Avoiding common data-interpretation errors

They say “statistics lie,” but they don’t. People do.

Well, that’s a little harsh. Sure some people intentionally skew numbers and selectively pull data, but most folks misinterpret data by accident.

Why do you care if you’re not a scientist?  Because you collect data about your business all the time — web traffic, revenue sources, expenses, customer behavior — and make decisions based on your (mis)understanding of that data.

Here’s a few basic mistakes I encounter constantly.

Statistics don’t tell the whole story

It’s easy to boil a data set down to a single number, like an average. Easy — and often shortsighted.

Single numbers feel powerful; you feel able to wrap your mind around a lot of data. Sometimes that is indeed useful, but it can also obscure the truth.

Consider Anscombe’s Quartet, four graphs that have identical statistical properties, yet clearly represent four distinct processes:

anscombe quartet

Since the statistics are identical in each case, it’s clear that statistics alone don’t describe what’s actually happening with the data.
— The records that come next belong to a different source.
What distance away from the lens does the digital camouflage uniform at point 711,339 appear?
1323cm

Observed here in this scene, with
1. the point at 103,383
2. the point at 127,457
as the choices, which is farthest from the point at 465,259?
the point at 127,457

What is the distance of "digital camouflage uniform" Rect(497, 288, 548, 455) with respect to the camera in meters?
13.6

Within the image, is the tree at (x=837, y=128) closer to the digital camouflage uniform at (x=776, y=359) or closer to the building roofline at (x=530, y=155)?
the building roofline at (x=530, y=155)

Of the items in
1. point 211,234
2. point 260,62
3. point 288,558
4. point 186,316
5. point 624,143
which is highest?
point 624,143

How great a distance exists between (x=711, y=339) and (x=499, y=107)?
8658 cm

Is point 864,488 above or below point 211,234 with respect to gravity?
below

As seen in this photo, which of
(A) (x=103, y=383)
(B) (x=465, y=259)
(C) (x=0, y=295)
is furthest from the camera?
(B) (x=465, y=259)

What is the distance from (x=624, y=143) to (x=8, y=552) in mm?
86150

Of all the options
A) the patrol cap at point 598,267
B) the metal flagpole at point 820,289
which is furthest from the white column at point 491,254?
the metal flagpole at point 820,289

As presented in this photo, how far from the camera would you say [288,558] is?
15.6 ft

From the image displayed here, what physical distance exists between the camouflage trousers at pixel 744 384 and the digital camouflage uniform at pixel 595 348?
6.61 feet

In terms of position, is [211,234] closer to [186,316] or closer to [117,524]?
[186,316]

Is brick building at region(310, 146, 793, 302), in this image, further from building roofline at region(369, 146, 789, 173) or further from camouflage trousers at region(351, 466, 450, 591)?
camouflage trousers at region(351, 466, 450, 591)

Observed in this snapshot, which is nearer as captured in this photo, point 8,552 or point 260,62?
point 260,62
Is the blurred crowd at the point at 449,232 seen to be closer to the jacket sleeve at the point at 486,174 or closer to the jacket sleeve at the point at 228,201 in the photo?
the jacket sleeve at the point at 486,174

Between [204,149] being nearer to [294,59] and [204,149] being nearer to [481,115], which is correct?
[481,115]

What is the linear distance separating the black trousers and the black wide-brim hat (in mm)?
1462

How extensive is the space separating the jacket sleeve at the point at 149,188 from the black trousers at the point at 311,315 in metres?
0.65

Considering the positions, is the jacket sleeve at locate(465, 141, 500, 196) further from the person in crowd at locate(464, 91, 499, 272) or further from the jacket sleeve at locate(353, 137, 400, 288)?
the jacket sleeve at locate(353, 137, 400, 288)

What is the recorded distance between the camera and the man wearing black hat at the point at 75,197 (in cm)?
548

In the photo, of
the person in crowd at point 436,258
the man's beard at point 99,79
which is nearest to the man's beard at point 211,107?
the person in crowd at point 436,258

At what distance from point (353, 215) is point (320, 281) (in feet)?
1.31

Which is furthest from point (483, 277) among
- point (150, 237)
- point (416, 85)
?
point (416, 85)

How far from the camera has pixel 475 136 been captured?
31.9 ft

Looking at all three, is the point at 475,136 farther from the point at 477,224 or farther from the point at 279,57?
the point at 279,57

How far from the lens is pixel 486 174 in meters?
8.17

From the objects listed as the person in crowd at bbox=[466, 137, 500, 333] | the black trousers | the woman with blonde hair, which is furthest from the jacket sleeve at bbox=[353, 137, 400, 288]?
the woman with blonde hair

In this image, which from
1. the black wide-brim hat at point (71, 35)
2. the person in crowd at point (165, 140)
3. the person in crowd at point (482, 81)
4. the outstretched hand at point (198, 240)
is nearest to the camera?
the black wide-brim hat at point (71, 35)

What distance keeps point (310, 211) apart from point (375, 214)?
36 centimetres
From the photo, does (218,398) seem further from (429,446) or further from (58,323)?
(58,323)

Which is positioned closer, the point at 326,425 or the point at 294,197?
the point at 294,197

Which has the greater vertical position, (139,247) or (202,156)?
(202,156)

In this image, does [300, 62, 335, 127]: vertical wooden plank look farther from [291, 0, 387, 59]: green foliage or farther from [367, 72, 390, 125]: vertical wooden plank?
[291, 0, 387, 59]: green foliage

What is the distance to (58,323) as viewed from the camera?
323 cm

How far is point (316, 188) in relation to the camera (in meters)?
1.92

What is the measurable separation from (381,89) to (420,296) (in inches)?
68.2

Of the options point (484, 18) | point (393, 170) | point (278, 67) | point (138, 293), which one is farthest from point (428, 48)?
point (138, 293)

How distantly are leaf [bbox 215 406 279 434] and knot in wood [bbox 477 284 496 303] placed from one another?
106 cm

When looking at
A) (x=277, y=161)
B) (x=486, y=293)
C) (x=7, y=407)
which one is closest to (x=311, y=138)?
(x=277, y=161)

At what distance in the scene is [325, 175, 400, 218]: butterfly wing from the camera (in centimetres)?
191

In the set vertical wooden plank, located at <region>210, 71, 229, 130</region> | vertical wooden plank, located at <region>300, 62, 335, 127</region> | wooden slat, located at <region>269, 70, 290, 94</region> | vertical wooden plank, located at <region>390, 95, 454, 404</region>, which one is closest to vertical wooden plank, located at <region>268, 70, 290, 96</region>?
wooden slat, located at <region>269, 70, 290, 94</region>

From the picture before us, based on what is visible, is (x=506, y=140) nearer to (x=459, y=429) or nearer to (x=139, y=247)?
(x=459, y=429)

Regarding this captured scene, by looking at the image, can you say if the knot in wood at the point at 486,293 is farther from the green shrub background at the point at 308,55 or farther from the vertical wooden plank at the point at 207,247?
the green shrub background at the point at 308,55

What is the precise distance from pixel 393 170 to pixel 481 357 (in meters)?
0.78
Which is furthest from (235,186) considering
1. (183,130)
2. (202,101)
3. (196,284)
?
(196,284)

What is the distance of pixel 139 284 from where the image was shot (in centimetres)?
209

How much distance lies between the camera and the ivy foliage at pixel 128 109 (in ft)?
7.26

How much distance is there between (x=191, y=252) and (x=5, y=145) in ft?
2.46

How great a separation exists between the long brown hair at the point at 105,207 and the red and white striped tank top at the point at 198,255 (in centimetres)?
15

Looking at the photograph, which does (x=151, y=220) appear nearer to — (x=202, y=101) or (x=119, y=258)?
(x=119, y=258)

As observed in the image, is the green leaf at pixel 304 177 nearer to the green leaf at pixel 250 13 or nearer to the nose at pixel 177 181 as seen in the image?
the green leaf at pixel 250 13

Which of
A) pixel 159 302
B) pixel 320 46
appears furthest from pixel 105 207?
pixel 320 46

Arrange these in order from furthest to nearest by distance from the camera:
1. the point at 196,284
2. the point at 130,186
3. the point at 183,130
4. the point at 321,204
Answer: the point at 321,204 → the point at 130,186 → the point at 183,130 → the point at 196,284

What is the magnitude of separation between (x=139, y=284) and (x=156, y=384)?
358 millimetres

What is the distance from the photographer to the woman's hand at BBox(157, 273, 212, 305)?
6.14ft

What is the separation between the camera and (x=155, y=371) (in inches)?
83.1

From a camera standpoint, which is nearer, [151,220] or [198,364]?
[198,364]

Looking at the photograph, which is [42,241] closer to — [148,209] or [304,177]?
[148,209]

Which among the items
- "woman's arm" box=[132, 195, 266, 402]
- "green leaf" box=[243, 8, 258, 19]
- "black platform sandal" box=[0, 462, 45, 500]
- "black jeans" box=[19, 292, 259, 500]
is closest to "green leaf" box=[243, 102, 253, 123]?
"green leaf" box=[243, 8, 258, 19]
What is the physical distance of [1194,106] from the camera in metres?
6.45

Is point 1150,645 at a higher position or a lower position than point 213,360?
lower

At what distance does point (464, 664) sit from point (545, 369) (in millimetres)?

The true story of each graph:

  1. The process is mostly linear. The best-fit line is handy in describing the relationship, but there are other possibly-random factors at work as well.
  2. The data are perfectly related, but not linear. Applying typical linear statistics is just wrong.
  3. The data are perfectly linear, with one outlier. Probably the outlier should be ignored, and the best-fit line should reflect the other points.
  4. The data don’t vary at all in the x direction, except for an outlier which probably should be ignored. All the standard statistical numbers are useless.

Lessons:

  • Processes can’t be boiled down to a single number.
  • Blindly applying statistics doesn’t explain what’s happening.
  • Charts can help.

“Average” is often useless

You can’t open an analytics tool without being attacked by averages: Average hits/day, average conversion ratios, average transaction size, average time on site.

Trouble is, the average is often not only useless, but misleading. Take “average time-on-site,” a typical web analytics metric. It’s important enough in Google Analytics that it appears on the top-level site information dashboard, as shown in this real example from my blog:

Average time on site, Google Analytics

Of course it’s better if a visitor spends longer on a site because it means they’re engaged.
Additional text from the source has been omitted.